I am actively seeking peer support and constructive commentary about my writing. I've been writing as a hobby for a few *cough twenty cough* years, it's only been lately that I've realized I've already got a novel carved out. I suppose I'm at that stage where I would like someone to take a peek at some of my stuff and let me know if it's a pile of hooey or not. I don't THINK it is, but I figure a reality-check is always a good thing.
I have always admired Orson Scott Card's writing (gee, when do we newbies get to call him Uncle Orson?). OSC is a master at lean writing, where every word counts. His dialog is engaging and the characters complex. I figured this would be the place for me to find writers who can help me learn to write in a similar fashion.
I have the opposite problem from some of the writers I've seen on the board. I've been co-authoring an original story, and today I tallied up the total, unedited text of what we have. It boggles my mind. It stretches over 1100 pages of text and over 1,098,000 words. It is the result of over two years worth of interactive PBeM play (Play By eMail Role-Playing Game).

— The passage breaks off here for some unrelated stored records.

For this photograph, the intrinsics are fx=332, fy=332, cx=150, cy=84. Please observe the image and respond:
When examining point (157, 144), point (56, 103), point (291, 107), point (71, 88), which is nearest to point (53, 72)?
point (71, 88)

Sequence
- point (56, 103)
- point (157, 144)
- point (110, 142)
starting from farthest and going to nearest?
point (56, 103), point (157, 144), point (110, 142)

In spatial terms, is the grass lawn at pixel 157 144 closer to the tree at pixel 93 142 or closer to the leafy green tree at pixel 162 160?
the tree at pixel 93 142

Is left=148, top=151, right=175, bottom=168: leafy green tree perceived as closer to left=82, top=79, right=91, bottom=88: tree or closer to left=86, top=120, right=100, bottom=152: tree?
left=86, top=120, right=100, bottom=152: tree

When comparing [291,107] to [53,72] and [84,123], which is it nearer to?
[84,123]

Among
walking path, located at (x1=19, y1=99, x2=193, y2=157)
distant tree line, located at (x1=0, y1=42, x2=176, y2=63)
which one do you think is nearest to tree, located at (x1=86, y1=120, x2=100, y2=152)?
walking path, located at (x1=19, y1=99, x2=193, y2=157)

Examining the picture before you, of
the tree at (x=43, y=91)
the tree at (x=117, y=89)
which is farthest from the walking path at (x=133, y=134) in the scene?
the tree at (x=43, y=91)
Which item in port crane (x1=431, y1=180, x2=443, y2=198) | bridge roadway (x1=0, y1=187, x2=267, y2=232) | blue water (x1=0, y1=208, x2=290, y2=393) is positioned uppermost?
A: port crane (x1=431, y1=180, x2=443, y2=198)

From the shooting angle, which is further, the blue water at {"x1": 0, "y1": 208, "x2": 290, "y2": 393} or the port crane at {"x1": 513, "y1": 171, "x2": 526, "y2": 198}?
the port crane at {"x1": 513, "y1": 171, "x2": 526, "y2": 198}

Before I begin whittling that text down to something we can submit to a publisher, I wanted to have a chance to submit snippets to other writers for review and critique, and to get some reassurances that there is a nugget of gold worth mining in the midst of all this text.
So, therein lies my basic desire, to see if we have something as special as I think it might be.
Thanks in advance for your comments! And I look forward to being an active participant in this community.
Few would be willing to tackle a million-word story -- and I doubt there's an editor on the planet who has time for that. Yikes! So long as you don't expect a full story crit, and you offer things up bit by bit, it should be okay. ...
But a million word story? Surely, it would probably be better served as 6 or 7 novels -- a series.
Even still, there could be a lot of fluff to strip away... You will certainly have your work cut out for you.
I agree, I have my work cut out for me. We began this story collectively two years ago. We've been playing it as a Play-By-Email RPG game, and it is the game posts which tally up to the big 1,000,000 mark. We have entire characters we plan on ripping out of the story, so there will be a lot of heavy editing required to make it into a BOOK. But I figure that if Margaret Weiss and Tracy Hickman (Dragonlance series) can do it, then so can we. We do plan on making it into a series, and I see this first "Book" - which we just closed out of yesterday - as Volume One. But I'll have to make some important editorial decisions if I'm going to pare it down to the recommended 100,000 words that would make it publishable. And for that, I'm going to need peer support, and lots of it! I'm delighted to have found this online community and I'm looking forward to learning from everyone!
Posts: 2026 | Registered: Mar 2005
Hiya! Looks like you've come to the right place. Remember that a good way to get a lens on your own work is to critique others'. Welcome, and I hope you can get what you're looking for here!
Posts: 1041 | Registered: Aug 2004
We can do "peer support", but I must tell you how it works here on Planet Hatrack:
You gain far more by critiquing than you do by being critiqued. This is a fact. Get involved in Fragments and Feedbacks, offer to crit some full short stories, and gain some valuable experience. Also, feel free to join in on the conversations on the other boards while you do this.
For many people here, give and take goes a long way. Keep that in mind. Not that you had plans to do otherwise, but the words "peer support" scared the hell out of me.
I do a tremendous amount of critiquing with my story group in my role of Game Master. The tough thing for me has been that very rarely do I get the opportunity to have my own writing critiqued.
It's refreshing to find an ACTIVE community where the writers want to improve. I look forward to giving as well as receiving here! (Gee... someone actually WANTS to hear my opinion? Awesome!) And point taken; anything I've ever tried to teach to someone else has enabled me to learn much more about myself.
I've raised teenagers. There is no more humbling experience than that to discover the reciprocal dynamic of teaching/learning.
Kudos for having the tenacity to transcribe all that game time. I used to GM a game for a large group. To this day they're still trying to get me to transform the story notes into a novel. I told them that between my verbosity and their wild tangents, it would be more fun to eat a rusty buick. You have my deepest respect, and I'm sure you'll find the nuggets that your looking for.